[DATASET RECORDS — start]
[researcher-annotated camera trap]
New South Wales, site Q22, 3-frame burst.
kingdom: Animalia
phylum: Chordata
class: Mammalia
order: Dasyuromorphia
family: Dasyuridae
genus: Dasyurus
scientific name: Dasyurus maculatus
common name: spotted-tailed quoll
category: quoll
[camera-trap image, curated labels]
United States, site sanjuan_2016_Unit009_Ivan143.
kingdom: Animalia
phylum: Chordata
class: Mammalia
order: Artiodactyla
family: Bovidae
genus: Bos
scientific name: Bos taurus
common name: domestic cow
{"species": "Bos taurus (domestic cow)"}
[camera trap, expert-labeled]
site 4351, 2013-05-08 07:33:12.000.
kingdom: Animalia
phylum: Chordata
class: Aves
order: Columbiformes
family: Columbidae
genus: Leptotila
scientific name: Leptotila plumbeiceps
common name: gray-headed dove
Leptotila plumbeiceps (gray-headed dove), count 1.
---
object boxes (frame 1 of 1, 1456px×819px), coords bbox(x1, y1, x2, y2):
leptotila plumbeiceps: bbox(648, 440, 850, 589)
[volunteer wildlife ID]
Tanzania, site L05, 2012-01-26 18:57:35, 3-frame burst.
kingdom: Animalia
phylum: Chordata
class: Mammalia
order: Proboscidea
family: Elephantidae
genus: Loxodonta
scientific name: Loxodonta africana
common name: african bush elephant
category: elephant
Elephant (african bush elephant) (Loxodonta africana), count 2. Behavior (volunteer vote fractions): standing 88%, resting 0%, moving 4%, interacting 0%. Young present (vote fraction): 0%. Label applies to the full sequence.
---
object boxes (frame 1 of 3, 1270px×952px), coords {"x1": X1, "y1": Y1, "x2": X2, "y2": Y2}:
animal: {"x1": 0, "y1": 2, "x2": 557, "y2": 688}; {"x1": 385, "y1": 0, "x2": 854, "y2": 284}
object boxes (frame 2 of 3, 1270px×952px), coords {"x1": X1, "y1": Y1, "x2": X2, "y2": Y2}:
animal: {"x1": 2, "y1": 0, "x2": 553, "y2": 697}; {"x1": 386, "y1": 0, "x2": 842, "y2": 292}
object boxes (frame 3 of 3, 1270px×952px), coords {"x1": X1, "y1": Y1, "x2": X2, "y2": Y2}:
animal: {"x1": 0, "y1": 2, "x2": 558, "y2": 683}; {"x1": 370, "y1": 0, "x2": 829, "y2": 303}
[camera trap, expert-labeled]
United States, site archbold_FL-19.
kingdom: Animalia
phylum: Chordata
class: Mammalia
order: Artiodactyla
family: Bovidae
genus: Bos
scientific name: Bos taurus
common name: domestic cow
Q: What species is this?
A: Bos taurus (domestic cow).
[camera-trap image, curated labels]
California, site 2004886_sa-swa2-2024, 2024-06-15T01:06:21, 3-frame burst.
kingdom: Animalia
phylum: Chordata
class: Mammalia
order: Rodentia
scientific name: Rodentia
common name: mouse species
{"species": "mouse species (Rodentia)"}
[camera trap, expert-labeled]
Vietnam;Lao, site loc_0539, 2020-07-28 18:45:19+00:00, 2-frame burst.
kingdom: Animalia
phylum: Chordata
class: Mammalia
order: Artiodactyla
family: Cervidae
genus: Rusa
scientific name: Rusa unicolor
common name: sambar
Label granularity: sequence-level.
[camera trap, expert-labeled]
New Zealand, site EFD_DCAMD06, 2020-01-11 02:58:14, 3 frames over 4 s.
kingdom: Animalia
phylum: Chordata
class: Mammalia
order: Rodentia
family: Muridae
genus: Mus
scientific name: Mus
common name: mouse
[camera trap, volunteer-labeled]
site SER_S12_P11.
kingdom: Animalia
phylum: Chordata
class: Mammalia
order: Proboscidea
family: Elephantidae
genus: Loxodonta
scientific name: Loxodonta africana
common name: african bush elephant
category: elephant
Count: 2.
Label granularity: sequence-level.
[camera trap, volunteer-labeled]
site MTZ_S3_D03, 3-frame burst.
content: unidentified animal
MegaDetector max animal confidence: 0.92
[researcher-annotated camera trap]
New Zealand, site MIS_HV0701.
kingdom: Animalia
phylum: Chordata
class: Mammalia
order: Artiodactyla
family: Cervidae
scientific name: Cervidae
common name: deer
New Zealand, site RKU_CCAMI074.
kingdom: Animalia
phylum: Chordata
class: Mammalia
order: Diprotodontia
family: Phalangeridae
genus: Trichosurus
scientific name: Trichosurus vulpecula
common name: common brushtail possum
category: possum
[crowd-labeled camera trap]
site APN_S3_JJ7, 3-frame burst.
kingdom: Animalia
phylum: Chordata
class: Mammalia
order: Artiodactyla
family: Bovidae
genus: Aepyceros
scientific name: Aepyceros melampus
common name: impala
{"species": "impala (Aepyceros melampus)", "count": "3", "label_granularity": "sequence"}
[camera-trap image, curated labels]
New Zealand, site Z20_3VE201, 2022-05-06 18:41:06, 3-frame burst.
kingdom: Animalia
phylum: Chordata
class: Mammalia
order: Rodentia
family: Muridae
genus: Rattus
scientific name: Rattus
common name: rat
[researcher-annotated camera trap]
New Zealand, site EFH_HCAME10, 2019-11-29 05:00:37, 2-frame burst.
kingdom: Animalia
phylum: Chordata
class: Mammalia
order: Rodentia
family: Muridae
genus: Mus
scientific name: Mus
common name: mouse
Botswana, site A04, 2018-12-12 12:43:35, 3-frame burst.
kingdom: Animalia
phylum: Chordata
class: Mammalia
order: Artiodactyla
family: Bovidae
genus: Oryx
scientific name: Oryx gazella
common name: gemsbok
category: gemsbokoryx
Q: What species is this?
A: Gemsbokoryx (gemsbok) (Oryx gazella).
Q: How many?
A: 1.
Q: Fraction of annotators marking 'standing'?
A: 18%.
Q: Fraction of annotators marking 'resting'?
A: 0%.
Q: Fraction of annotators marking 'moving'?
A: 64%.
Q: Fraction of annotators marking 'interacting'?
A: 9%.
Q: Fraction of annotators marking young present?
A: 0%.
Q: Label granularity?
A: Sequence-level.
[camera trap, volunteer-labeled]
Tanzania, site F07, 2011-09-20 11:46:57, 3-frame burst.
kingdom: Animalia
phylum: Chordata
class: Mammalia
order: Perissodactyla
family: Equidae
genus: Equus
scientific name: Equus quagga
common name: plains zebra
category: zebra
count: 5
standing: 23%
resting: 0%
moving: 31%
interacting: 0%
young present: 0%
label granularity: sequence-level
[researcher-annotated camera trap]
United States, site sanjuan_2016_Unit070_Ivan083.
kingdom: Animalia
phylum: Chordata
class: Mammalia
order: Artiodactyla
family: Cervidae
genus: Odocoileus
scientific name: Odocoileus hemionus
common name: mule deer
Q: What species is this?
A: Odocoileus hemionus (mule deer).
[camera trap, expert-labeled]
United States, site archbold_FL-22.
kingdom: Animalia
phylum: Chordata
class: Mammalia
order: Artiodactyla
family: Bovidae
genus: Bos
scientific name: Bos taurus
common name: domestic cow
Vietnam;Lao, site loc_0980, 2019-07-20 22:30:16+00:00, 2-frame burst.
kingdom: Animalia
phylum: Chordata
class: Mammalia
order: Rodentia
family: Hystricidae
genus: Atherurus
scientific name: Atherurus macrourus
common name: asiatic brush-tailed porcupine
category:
[DATASET RECORDS — finish]
--- EXERCISE PROMPT ---
Take every line above that includes the string "Tanzania" and return it.

--- WRITTEN SOLUTION ---
Tanzania, site L05, 2012-01-26 18:57:35, 3-frame burst.
Tanzania, site F07, 2011-09-20 11:46:57, 3-frame burst.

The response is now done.